### EXTRACT TO READ
*** Block opens ***

High School Transitions to Workforce: Workforce Participation by High School Outcomes
What do the MLDS data show?
Students who dropout or persist1 in high school participate in the workforce at lower rates than students who graduate with a high school diploma. High school persisters have the lowest workforce participation rates overall2.
|67%||Of high school graduates who participated in the Maryland workforce 1 year after high school.|
|50%||Of high school dropouts who participated in the Maryland workforce 1 year after high school.|
|30%||Of high school persisters who participated in the Maryland workforce 1 year after high school.|
Why is this important?
Students who do not complete high school and do not participate in the workforce have limited future prospects. Disengagement from school or work prevents students from building an education and work history that contributes to higher wages and better employment. Further, this group tends to impose significant social costs 3: they have poorer health outcomes4, higher rates of engagement with the criminal justice system 5, and increased reliance on social support and welfare benefits than high school graduates6.

*** Block closes ***

According to the page on workforce participation by high school outcomes, what percentage of high school dropouts participated in the Maryland workforce 1 year after high school?

### DATA RECORDS
*** Block opens ***

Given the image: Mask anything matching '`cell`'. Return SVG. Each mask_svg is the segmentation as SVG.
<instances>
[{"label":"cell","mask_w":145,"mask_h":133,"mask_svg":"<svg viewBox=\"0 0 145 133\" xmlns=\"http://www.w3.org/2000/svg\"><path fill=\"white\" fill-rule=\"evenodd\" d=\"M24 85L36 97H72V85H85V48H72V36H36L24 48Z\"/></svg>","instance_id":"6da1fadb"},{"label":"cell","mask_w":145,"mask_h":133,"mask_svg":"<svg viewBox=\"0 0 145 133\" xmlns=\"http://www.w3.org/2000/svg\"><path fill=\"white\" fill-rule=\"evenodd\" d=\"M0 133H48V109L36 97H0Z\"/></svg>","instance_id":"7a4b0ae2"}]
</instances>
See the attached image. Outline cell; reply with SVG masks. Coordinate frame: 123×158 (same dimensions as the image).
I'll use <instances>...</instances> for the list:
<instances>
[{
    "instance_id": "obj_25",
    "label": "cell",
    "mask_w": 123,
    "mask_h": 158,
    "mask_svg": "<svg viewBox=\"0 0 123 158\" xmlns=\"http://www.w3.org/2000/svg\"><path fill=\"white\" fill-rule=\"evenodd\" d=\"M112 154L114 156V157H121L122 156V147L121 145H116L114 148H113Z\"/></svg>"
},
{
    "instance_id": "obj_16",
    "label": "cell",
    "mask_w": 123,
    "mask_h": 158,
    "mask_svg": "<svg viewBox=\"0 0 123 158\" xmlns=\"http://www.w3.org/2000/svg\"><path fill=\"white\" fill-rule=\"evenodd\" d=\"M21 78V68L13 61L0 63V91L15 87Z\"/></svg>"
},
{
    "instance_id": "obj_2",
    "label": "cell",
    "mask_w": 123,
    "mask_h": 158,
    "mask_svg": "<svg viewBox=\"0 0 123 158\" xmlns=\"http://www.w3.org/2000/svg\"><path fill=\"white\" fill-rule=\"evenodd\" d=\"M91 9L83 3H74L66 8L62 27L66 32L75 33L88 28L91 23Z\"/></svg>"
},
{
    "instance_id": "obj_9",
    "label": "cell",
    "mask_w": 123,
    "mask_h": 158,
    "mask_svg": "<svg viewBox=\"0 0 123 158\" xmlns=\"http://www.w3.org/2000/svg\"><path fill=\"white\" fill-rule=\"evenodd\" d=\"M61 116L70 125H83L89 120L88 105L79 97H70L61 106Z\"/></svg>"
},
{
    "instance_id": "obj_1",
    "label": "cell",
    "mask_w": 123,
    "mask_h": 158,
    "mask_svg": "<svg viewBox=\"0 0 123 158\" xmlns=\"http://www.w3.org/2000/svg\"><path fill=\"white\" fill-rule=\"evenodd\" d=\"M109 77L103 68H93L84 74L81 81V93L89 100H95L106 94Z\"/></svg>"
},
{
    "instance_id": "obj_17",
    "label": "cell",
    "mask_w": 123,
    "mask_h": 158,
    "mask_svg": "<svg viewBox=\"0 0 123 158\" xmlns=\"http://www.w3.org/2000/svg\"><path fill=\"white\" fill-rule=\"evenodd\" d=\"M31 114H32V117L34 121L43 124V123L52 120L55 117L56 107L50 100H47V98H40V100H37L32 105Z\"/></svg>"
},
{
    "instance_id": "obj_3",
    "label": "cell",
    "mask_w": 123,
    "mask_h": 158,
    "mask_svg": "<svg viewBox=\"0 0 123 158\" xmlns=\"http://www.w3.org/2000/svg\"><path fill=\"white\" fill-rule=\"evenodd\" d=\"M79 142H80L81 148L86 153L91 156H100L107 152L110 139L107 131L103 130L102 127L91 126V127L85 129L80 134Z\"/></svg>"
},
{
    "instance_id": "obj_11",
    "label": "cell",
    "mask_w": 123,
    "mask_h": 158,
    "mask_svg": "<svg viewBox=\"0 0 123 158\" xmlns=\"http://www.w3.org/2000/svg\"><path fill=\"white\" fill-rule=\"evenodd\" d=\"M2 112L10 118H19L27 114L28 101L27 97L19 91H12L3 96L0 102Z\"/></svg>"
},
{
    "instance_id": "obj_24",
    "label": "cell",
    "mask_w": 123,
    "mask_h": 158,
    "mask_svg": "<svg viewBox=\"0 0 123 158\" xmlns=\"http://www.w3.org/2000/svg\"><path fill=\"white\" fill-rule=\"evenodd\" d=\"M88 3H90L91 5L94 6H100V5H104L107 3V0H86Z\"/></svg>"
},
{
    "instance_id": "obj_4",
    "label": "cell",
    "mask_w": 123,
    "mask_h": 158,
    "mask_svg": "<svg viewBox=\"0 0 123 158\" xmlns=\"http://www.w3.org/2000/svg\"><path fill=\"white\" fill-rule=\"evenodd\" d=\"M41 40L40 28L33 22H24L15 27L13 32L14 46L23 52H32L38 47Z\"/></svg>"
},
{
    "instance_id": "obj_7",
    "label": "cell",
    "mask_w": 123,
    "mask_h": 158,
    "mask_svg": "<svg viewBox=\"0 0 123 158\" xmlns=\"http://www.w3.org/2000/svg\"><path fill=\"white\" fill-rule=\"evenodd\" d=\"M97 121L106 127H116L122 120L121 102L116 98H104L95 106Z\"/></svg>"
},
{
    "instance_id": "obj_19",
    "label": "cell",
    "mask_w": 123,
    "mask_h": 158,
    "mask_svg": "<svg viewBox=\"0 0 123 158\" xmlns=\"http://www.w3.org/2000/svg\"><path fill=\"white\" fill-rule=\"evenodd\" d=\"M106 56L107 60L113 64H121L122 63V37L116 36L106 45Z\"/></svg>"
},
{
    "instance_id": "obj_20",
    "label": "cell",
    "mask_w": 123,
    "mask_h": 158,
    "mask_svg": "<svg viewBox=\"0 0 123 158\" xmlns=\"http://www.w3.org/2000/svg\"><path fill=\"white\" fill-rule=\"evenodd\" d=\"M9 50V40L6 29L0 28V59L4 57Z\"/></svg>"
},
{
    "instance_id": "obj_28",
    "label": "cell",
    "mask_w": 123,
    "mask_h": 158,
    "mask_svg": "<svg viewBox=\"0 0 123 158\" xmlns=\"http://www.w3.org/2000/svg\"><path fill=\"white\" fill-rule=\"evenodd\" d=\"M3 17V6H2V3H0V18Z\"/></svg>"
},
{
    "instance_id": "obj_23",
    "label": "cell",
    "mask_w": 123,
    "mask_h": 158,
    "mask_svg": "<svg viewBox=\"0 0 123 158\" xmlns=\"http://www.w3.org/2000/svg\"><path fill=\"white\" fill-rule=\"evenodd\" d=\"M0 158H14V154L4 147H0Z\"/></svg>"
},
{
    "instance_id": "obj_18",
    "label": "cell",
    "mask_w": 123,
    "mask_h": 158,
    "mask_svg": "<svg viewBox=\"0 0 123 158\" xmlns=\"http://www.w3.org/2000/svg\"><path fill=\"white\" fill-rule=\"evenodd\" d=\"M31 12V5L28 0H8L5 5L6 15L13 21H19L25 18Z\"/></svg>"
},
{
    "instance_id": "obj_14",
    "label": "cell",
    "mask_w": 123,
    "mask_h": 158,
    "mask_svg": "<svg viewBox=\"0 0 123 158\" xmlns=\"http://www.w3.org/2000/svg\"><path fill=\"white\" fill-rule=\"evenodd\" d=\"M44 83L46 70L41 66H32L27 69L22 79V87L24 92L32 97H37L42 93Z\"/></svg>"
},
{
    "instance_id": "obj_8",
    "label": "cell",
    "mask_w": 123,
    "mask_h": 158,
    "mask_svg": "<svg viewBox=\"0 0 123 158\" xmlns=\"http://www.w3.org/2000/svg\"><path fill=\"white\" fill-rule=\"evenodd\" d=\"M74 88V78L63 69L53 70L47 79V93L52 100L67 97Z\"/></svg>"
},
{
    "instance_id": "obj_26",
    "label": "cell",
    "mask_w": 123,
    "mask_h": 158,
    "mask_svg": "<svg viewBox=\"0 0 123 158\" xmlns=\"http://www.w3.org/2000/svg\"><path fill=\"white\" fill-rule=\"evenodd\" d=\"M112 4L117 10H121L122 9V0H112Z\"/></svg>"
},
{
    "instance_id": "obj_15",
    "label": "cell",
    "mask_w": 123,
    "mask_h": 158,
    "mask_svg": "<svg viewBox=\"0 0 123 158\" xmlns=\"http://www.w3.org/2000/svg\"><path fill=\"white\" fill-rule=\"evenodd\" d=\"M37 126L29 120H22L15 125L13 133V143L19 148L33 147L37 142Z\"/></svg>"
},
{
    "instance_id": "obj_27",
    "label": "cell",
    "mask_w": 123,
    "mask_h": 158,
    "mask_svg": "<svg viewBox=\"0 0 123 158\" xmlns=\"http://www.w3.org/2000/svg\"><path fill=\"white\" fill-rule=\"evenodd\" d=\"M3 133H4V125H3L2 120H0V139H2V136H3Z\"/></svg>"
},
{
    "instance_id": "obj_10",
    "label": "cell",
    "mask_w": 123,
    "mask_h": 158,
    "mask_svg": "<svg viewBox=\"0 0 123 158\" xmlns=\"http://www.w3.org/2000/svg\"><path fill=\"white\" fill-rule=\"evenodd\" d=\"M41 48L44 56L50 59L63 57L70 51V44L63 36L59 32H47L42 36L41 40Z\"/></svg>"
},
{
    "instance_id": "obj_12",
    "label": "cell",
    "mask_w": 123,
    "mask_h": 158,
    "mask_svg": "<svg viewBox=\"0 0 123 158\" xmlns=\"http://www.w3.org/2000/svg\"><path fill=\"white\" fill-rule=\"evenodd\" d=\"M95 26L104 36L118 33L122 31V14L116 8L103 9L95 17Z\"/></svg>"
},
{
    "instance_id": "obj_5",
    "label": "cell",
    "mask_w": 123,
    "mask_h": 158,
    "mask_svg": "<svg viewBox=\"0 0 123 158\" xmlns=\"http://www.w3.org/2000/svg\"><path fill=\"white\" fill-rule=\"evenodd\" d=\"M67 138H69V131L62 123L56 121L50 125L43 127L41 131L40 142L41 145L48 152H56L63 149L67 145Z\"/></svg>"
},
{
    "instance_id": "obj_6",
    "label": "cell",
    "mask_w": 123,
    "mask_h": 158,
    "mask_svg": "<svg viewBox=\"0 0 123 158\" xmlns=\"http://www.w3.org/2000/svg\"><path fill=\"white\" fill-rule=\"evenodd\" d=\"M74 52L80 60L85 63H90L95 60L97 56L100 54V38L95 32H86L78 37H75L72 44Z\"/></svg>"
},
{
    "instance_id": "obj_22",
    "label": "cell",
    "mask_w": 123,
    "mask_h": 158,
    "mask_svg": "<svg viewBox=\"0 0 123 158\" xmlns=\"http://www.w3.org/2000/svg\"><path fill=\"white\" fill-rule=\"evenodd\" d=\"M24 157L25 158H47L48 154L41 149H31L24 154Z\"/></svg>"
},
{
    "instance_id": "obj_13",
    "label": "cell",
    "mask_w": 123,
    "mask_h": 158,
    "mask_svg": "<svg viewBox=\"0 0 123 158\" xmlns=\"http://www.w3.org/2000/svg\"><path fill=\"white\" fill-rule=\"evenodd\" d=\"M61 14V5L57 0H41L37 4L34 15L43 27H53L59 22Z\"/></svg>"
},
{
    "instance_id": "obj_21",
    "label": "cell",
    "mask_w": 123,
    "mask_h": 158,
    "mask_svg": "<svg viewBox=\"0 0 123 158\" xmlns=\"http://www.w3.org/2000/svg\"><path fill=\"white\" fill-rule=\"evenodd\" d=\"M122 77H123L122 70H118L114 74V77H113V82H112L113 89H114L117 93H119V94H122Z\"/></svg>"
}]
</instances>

*** Block closes ***

### ANSWER
50%